El Oshe Shango

Oshe Shango alude a un hacha de doble cabeza que es el arma divina de Changó (Shango), un dios yoruba del trueno, santo patrón de los gemelos y otorgador de hijos.

Changó fue el tercer Alaafin o rey del antiguo imperio de Oyo. Fue un gobernante poderoso y su reinado trajo prosperidad al reino. Sin embargo, tenía un temperamento volátil y sentía fascinación por los poderes místicos. Changó generó inadvertidamente un relámpago que destruyó su capital, matando a varios de sus súbditos junto con muchas de sus propias esposas e hijos. Abandonó el reino arrepentido y más tarde se quitó la vida. Oyo experimentó destructivas tormentas eléctricas tras su muerte, y se creía que estas representaban la ira de Changó. A partir de entonces fue proclamado como un orisha (espíritu) y se estableció un sacerdocio para rendirle culto.

El Oshe Shango se convirtió en uno de los principales objetos rituales utilizados para honrar a Changó. Sus devotos lo portan como báculo o vara de danza durante procesiones especiales, festivales anuales y otros actos de culto público.
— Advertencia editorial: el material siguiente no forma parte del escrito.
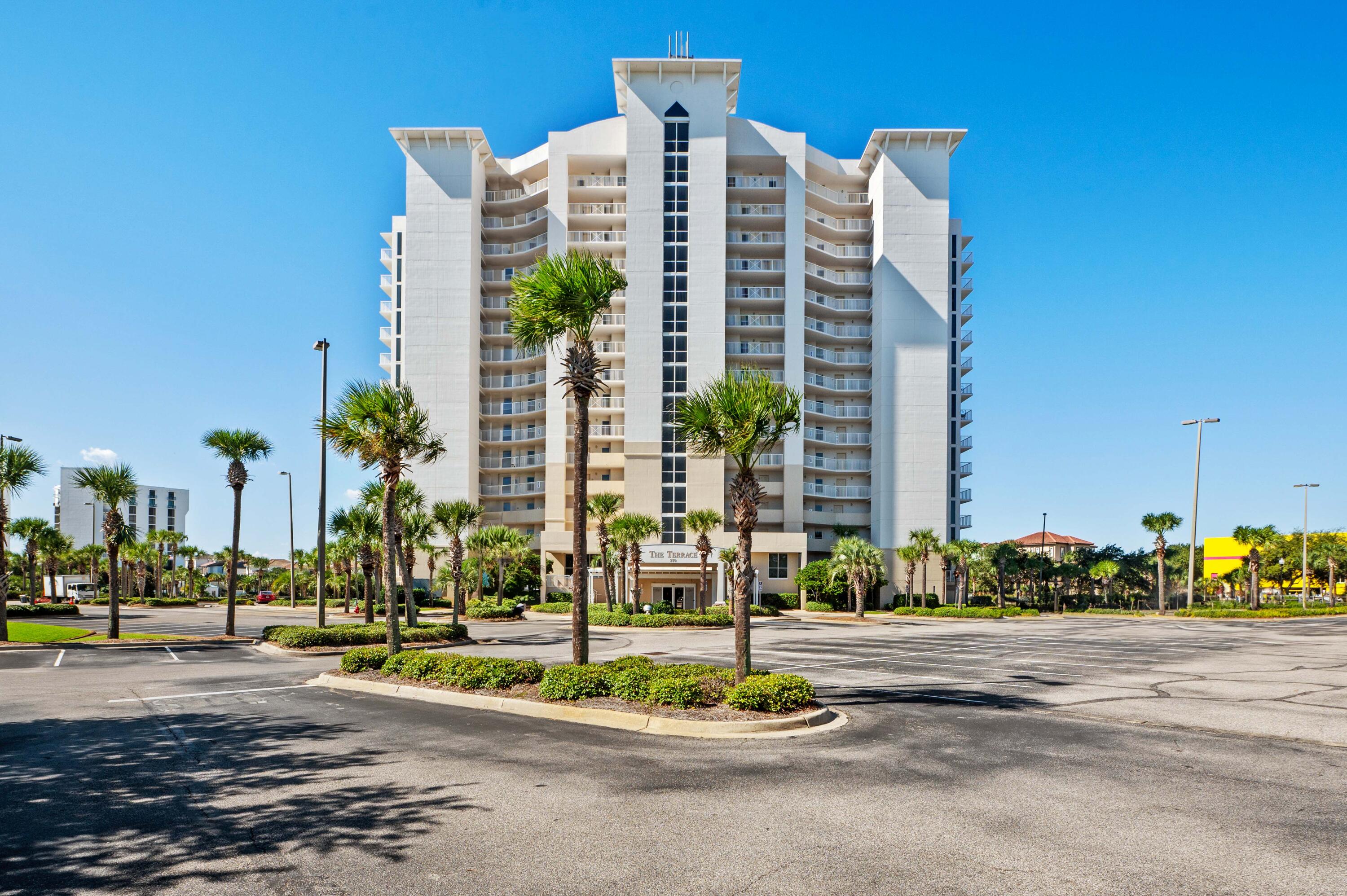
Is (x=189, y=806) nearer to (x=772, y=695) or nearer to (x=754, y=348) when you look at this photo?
(x=772, y=695)

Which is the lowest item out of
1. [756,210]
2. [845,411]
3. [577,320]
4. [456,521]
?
[456,521]

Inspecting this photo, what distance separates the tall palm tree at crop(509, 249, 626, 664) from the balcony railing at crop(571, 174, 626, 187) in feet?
187

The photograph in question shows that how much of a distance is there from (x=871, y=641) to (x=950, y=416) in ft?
176

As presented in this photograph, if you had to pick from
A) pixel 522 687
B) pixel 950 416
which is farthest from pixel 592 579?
pixel 522 687

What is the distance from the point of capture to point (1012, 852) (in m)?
6.79

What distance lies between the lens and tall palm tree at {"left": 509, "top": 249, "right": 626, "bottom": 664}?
15.1m

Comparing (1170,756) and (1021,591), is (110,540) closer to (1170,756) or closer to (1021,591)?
(1170,756)

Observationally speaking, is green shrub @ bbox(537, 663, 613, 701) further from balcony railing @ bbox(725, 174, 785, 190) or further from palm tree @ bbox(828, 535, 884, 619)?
balcony railing @ bbox(725, 174, 785, 190)

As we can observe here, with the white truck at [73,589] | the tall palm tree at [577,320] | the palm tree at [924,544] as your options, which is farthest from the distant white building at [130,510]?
the tall palm tree at [577,320]

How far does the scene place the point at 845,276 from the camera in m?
73.2

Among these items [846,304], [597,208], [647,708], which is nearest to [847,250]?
[846,304]

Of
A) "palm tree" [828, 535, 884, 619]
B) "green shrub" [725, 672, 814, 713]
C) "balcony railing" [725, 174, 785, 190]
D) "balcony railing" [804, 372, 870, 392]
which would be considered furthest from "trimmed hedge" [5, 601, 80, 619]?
"balcony railing" [725, 174, 785, 190]

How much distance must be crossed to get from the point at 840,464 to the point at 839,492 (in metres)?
2.51

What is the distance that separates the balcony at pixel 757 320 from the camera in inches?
2699
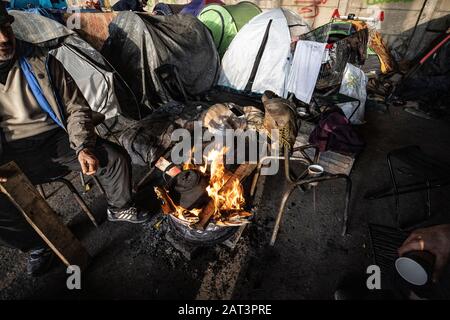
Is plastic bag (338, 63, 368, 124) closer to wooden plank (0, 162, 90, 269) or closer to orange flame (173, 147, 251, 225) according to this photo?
orange flame (173, 147, 251, 225)

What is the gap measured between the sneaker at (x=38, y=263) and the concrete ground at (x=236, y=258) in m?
0.07

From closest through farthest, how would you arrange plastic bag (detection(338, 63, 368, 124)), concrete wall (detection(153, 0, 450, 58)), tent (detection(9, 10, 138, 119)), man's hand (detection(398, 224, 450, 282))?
man's hand (detection(398, 224, 450, 282)) < tent (detection(9, 10, 138, 119)) < plastic bag (detection(338, 63, 368, 124)) < concrete wall (detection(153, 0, 450, 58))

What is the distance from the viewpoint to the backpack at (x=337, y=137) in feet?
11.6

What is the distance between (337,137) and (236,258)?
7.75 feet

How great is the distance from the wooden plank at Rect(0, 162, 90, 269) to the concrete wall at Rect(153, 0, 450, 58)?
10861mm

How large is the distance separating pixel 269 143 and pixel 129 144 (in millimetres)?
2455

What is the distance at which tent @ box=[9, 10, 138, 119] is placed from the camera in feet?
13.6

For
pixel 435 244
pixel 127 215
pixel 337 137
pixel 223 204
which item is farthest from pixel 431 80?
pixel 127 215

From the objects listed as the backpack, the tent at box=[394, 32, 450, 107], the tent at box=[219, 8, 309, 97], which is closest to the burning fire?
the backpack

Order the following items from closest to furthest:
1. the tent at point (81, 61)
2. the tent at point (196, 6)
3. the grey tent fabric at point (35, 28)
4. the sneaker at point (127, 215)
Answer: the sneaker at point (127, 215), the grey tent fabric at point (35, 28), the tent at point (81, 61), the tent at point (196, 6)

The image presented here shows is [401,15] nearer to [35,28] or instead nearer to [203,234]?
[203,234]

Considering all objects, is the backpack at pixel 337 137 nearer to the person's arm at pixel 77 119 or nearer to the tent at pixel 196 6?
the person's arm at pixel 77 119

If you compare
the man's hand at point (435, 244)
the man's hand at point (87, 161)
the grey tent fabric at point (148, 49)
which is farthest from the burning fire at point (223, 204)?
the grey tent fabric at point (148, 49)

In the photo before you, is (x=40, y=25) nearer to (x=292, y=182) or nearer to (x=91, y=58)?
(x=91, y=58)
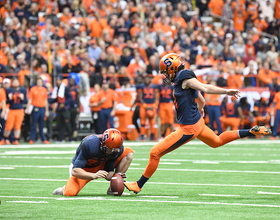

El báculo representa el poder violento e impredecible de la deidad que se personifica a través de la danza. Un devoto en trance que danza al ritmo sincopado de los tambores blande el Oshe Shango con gestos amenazantes y luego, bruscamente, en un movimiento suave y sereno, lo acerca hacia sí.

En su forma básica, el Oshe Shango es un asta que presenta una figura femenina (y a veces un niño). De su cabeza sobresale una doble maza o hacha con hojas en forma de piedras de rayo que representan los rayos que Changó arrojaba contra quienes lo ofendían. Sin embargo, los diseños del Oshe Shango pueden variar debido a la inagotable iconografía y la amplia difusión del culto a Changó, así como a la libertad creativa del artista. Puede ir desde esculturas no figurativas con hachas lisas hasta astas con complejas configuraciones figurativas y dobles hachas de estilo singular.